聖隷クリストファーvs静岡
大事な1点を丁寧な守備で守り切った聖隷クリストファー、嬉しい東海大会初進出
聖隷クリストファー・河合君
またしても、朝からじとじとと雨の降る天候で、開催が心配されたが、それでも中止になるほどの降りではなかった。ということで予定よりもやや早くプレーボールとなった。
伝統校で県内の雄・静岡静岡と近年躍進著しい気鋭の聖隷クリストファー。とはいえ、この夏は開幕試合で敗退してしまった聖隷クリストファー。それだけに、県内どこよりも早くスタートした新チームのこの大会にかける思いも強かった。
聖隷は河合君、静岡静岡は池谷(いけや)君という両左腕の先発で試合は始まった。河合君は、スピードはさほどあるわけではないが、左腕独特の大きくドロンと曲がってくるカーブが特徴。河合君は低めを意識しながら、130キロ台中盤のストレートとスライダーを投げ分けていく。
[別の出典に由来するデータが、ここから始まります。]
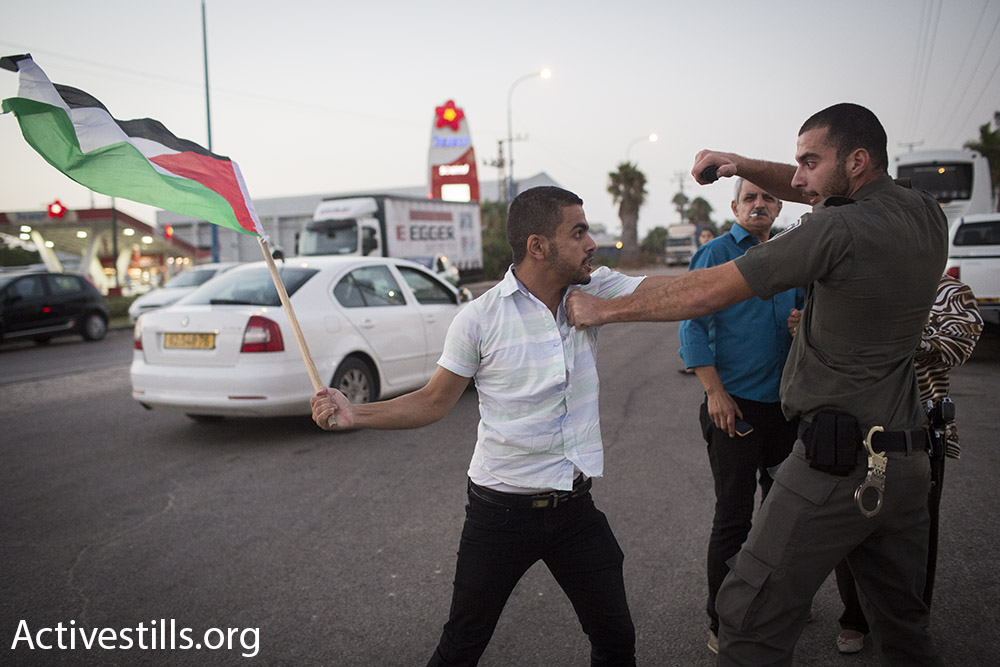 Israeli police clashes with a protester at a demonstration for the release of Palestinian hunger striker Mohammad Allan, outside of Barzilai hospital in Ashkelon, Israel. August 16, 2015. (Oren Ziv/Activestills.org)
投手がいいと、秋季大会は特に速いテンポで試合が進んでいくというケースが多いのだが、この試合もそうだった。2回、3回と静岡静岡は一死三塁まで形を作りながらも、聖隷クリストファーが何とか守り切る。ことに3回は無死一二塁からバントで一死二三塁とされてクリーンアップを迎えたが、河合君がよく踏ん張った。
そして4回、聖隷クリストファーは一死から安井君が内野安打で出塁すると、けん制悪送球で二塁へ進んでチャンスが広がる。4番水谷君が右前打してつないで一三塁。5番山田君はしっかりと中犠飛を打ち上げて貴重な先制点を挙げた。聖隷クリストファーとしては、さらに死球と失策で満塁の好機が続いたが、ここは池谷君が力で三振を奪って逃れた。
試合の流れから、ロースコアになっていきそうな気配ではあったが、この段階では、まさかこの1点がそのまま決勝点になるとは思わなかった。しかし、河合君が変化球とストレートの配給も巧みに、まさに、丁寧な投球で強力打線を交わしていった。打線は6安打で、静岡静岡の池谷君を打ち切れなかったのだが、それでも点を取られなかったということで、何とか勝ちをものに出来たと言っていいだろう。
静岡・池谷君
下半身もしっかりとした感じで鍛えこまれているという印象の静岡静岡の各選手。いずれも、腰を据えた鋭いスイングからの強い打球が光った。クリーンアップの小栁君、成瀬君、森君はもちろんのこと、7番稲角君なども、ツボへ来たら簡単にスタンドへ持って行けそうな雰囲気である。しかし、それを河合君が真っ直ぐとカーブで丁寧に投げ分けて交わしていった。主将でもある水谷君の好リードも光った。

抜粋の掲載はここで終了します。